Records excerpted from a collection:
• • •

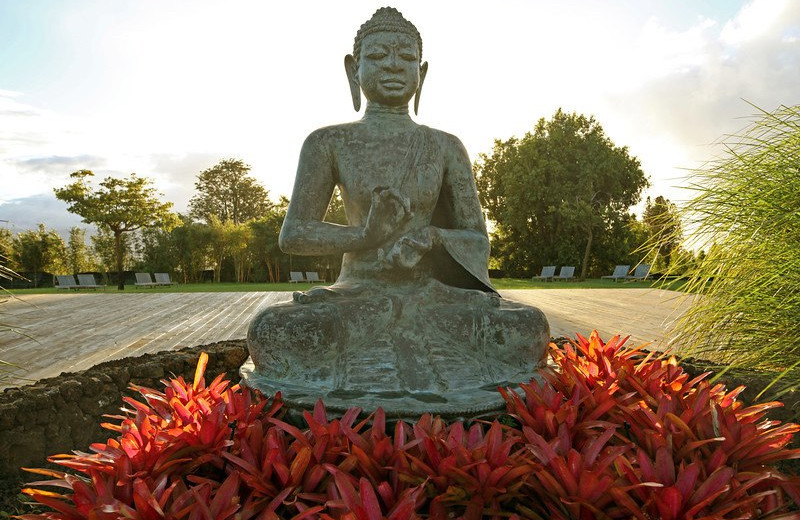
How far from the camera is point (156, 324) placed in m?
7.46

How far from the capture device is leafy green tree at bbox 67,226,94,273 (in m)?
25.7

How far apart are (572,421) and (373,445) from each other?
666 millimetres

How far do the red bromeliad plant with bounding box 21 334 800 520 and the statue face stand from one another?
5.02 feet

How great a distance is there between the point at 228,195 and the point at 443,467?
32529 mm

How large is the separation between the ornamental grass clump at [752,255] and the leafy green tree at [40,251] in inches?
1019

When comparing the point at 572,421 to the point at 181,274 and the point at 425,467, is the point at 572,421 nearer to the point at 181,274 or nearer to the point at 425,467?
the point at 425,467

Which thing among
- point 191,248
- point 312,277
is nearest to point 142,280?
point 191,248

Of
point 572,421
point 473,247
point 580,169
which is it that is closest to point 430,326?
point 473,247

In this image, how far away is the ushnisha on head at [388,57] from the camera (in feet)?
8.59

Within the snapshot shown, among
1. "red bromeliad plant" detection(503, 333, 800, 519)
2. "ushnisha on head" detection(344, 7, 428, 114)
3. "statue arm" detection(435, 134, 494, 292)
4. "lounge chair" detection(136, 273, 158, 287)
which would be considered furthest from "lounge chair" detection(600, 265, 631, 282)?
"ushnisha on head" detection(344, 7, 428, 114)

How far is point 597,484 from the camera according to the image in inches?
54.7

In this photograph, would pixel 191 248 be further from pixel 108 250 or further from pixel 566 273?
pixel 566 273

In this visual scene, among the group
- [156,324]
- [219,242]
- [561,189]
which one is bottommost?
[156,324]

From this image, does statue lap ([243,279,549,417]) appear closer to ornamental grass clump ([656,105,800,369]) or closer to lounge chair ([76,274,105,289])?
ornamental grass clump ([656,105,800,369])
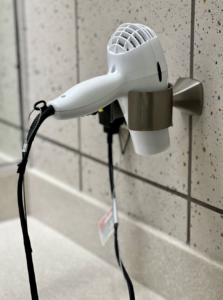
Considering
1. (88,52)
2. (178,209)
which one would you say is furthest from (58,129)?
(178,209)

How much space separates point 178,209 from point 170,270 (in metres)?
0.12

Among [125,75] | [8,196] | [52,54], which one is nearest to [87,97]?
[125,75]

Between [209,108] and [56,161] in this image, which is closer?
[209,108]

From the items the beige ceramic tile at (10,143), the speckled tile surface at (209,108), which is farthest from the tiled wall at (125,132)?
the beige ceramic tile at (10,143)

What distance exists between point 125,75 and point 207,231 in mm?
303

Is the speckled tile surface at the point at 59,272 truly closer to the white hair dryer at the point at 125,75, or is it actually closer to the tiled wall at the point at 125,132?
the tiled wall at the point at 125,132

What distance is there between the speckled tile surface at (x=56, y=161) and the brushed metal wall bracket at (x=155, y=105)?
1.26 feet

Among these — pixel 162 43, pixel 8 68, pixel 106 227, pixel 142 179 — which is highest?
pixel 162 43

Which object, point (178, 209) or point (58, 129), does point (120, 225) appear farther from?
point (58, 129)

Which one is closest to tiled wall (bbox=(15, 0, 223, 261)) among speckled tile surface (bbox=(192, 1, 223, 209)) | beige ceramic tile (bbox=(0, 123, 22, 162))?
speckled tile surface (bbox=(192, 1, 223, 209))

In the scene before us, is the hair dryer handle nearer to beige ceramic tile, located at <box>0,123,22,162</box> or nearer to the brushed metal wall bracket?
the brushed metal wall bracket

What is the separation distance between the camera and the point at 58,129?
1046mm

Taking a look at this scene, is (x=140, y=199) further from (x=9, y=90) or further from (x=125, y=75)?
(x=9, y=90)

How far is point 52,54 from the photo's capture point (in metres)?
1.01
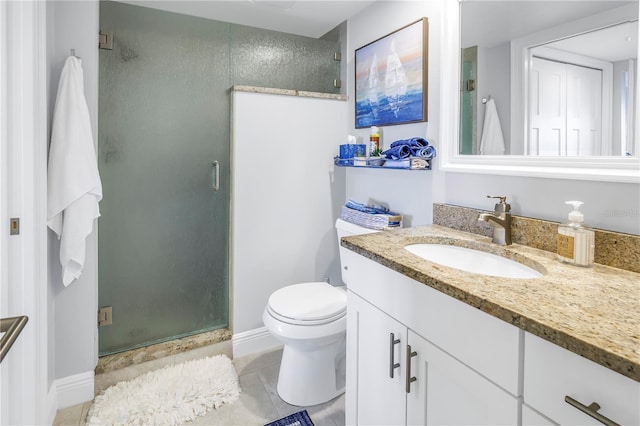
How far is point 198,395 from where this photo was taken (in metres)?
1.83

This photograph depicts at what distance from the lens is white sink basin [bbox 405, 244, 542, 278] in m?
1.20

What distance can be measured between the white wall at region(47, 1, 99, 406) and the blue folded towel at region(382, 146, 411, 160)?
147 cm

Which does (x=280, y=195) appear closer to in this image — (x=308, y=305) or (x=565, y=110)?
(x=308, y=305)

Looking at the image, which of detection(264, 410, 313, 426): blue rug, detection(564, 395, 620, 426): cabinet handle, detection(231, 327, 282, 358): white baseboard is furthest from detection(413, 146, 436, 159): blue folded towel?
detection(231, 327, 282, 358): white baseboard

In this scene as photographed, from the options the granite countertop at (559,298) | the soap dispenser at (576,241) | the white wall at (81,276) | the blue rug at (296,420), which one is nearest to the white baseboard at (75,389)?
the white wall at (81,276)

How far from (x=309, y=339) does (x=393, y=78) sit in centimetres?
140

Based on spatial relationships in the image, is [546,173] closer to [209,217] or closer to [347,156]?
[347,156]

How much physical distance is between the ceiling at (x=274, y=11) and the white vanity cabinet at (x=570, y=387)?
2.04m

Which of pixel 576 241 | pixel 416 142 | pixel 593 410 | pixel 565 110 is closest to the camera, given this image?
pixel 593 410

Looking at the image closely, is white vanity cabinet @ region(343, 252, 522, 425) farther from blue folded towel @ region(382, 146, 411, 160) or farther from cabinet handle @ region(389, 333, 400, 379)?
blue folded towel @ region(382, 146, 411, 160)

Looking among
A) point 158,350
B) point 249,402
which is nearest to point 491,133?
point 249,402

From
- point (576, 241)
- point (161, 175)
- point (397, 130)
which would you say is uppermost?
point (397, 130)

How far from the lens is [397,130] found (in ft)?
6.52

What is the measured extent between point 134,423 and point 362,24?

• • •

▶ _PROBLEM_
Copy every row above word for word, omitting the pictures.

▶ _PROBLEM SOLUTION_
How far from the camera is point (156, 324) placed in m?
7.46

How far from the capture device is leafy green tree at bbox 67,226,94,273 (in m)?
25.7

How far apart are (572,421) and (373,445) from each other?
666 millimetres

How far do the red bromeliad plant with bounding box 21 334 800 520 and the statue face stand from one another?
5.02 feet

How great a distance is there between the point at 228,195 and the point at 443,467?
32529 mm

How large is the separation between the ornamental grass clump at [752,255] and the leafy green tree at [40,251] in inches?
1019

When comparing the point at 572,421 to the point at 181,274 and the point at 425,467, is the point at 572,421 nearer to the point at 181,274 or nearer to the point at 425,467?
the point at 425,467

Which thing among
- point 191,248
- point 312,277
is nearest to point 142,280?
point 191,248

Of
point 572,421
point 473,247
point 580,169
which is it that is closest to point 430,326?
point 473,247

In this image, how far away is the ushnisha on head at [388,57] from the camera (in feet)?
8.59

Within the snapshot shown, among
1. "red bromeliad plant" detection(503, 333, 800, 519)
2. "ushnisha on head" detection(344, 7, 428, 114)
3. "statue arm" detection(435, 134, 494, 292)
4. "lounge chair" detection(136, 273, 158, 287)
which would be considered furthest from "lounge chair" detection(600, 265, 631, 282)?
"ushnisha on head" detection(344, 7, 428, 114)

How far is point 597,484 from the camera according to the image in inches?
54.7

In this photograph, would pixel 191 248 be further from pixel 108 250 or further from pixel 566 273?
pixel 566 273

In this visual scene, among the group
- [156,324]
- [219,242]
- [561,189]
which one is bottommost?
[156,324]

From this image, does statue lap ([243,279,549,417]) appear closer to ornamental grass clump ([656,105,800,369]) or closer to lounge chair ([76,274,105,289])?
ornamental grass clump ([656,105,800,369])
Considering
1. (88,52)
2. (178,209)
which one would you say is furthest from (58,129)?
(178,209)

How much space separates point 178,209 from point 170,270 (in metres)?
0.12

Among [125,75] | [8,196] | [52,54], which one is nearest to [87,97]?
[125,75]

Between [209,108] and [56,161] in this image, which is closer?
[209,108]

From the items the beige ceramic tile at (10,143), the speckled tile surface at (209,108), which is farthest from the tiled wall at (125,132)?
the beige ceramic tile at (10,143)

What distance exists between point 125,75 and point 207,231 in mm?
303

Is the speckled tile surface at the point at 59,272 truly closer to the white hair dryer at the point at 125,75, or is it actually closer to the tiled wall at the point at 125,132?
the tiled wall at the point at 125,132

What distance is there between the speckled tile surface at (x=56, y=161) and the brushed metal wall bracket at (x=155, y=105)?
1.26 feet

Among these — pixel 162 43, pixel 8 68, pixel 106 227, pixel 142 179 — which is highest?
pixel 162 43

Which object, point (178, 209) or point (58, 129), does point (120, 225) appear farther from?
point (58, 129)

Which one is closest to tiled wall (bbox=(15, 0, 223, 261)) among speckled tile surface (bbox=(192, 1, 223, 209)) | beige ceramic tile (bbox=(0, 123, 22, 162))?
speckled tile surface (bbox=(192, 1, 223, 209))

In the scene before us, is the hair dryer handle nearer to beige ceramic tile, located at <box>0,123,22,162</box> or nearer to the brushed metal wall bracket?
the brushed metal wall bracket

What is the separation distance between the camera and the point at 58,129?
1046mm

Taking a look at this scene, is (x=140, y=199) further from (x=9, y=90) or further from (x=125, y=75)?
(x=9, y=90)

How far is point 52,54 from the photo's capture point (in metres)?
1.01
How far is point 198,395 from where this photo was taken (in metres)?
1.83

This photograph depicts at what distance from the lens is white sink basin [bbox 405, 244, 542, 278] in m?
1.20

What distance can be measured between the white wall at region(47, 1, 99, 406) and the blue folded towel at region(382, 146, 411, 160)?
147 cm

Which does (x=280, y=195) appear closer to in this image — (x=308, y=305) or (x=565, y=110)?
(x=308, y=305)

Looking at the image, which of detection(264, 410, 313, 426): blue rug, detection(564, 395, 620, 426): cabinet handle, detection(231, 327, 282, 358): white baseboard is furthest from detection(413, 146, 436, 159): blue folded towel?
detection(231, 327, 282, 358): white baseboard

In this scene as photographed, from the options the granite countertop at (559,298) | the soap dispenser at (576,241) | the white wall at (81,276) | the blue rug at (296,420), which one is nearest to the white baseboard at (75,389)?
the white wall at (81,276)

How far from (x=309, y=339) does (x=393, y=78) sit in centimetres?
140

Based on spatial relationships in the image, is [546,173] closer to [209,217] or closer to [347,156]?
[347,156]

How much physical distance is between the ceiling at (x=274, y=11) and the white vanity cabinet at (x=570, y=387)?
2.04m

Which of pixel 576 241 | pixel 416 142 | pixel 593 410 | pixel 565 110 is closest to the camera, given this image?
pixel 593 410

Looking at the image closely, is white vanity cabinet @ region(343, 252, 522, 425) farther from blue folded towel @ region(382, 146, 411, 160) or farther from cabinet handle @ region(389, 333, 400, 379)?
blue folded towel @ region(382, 146, 411, 160)

Looking among
A) point 158,350
B) point 249,402
which is nearest to point 491,133?
point 249,402

From
- point (576, 241)
- point (161, 175)
- point (397, 130)
which would you say is uppermost?
point (397, 130)

How far from the lens is [397,130] found (in ft)?
6.52

What is the measured extent between point 134,423 and point 362,24?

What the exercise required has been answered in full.